**PROBLEMS AND TASKS:**
1) The onboarding checklist admits that many of its items won't apply to Baha. In one to three sentences, explain why the writer lists them anyway.
2) In the onboarding checklist, what does the writer expect Baha's first week(s) to be heavy on?
3) Reproduce part of the onboarding checklist, beginning at the words "[ ] Hadoop /" and stopping after "EventLogging (instrumentation) (Analytics)".

[START OF PASSAGE SHOWN]

Hey Baha,
this is the generic "systems and programs onboarding" checklist we put together for our newest team members. Many of these items won't apply to you since you're already familiar with our stack and workflows but I list them here nonetheless for consistency. Please check them as done or ping me if there are specific items you would like to prioritize in terms of gaps in your familiarity with any of these systems or programs. I expect your first week(s) will be pretty heavy on reading and asking questions to the rest of the team.
# Data and systems
[X] Stats machines (Analytics)
[ ] Hadoop / Hive / Analytics cluster (Analytics) -- familiarize yourself with [[ https://wikitech.wikimedia.org/wiki/Analytics/Data_Lake/Traffic/Webrequest | webrequest logs ]]. (Note: This is good in general, but also helpful for a task such as T171694 which is well-contained task)
[ ] EventLogging (instrumentation) (Analytics)
[ ] Dump parsing libraries http://pythonhosted.org/mediawiki-utilities/ (Diego)
[ ] SQL replicas (Analytics)

[END OF PASSAGE SHOWN]
[START OF RECORDED DATA]

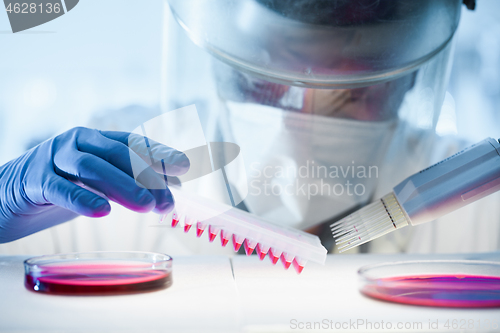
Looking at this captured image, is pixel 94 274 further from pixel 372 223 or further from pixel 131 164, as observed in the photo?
pixel 372 223

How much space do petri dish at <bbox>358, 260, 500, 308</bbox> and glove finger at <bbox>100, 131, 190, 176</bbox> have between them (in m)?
0.33

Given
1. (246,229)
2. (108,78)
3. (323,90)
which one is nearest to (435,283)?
(246,229)

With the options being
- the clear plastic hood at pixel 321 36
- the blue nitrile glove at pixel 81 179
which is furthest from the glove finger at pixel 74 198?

[END OF RECORDED DATA]

**EXPECTED RESULTS:**
1) The writer lists every item for consistency. The checklist is the generic one made for the newest team members, so it stays the same even though Baha already knows the stack and workflows.

2) Reading and asking questions to the rest of the team.

3)
[ ] Hadoop / Hive / Analytics cluster (Analytics) -- familiarize yourself with [[ https://wikitech.wikimedia.org/wiki/Analytics/Data_Lake/Traffic/Webrequest | webrequest logs ]]. (Note: This is good in general, but also helpful for a task such as T171694 which is well-contained task)
[ ] EventLogging (instrumentation) (Analytics)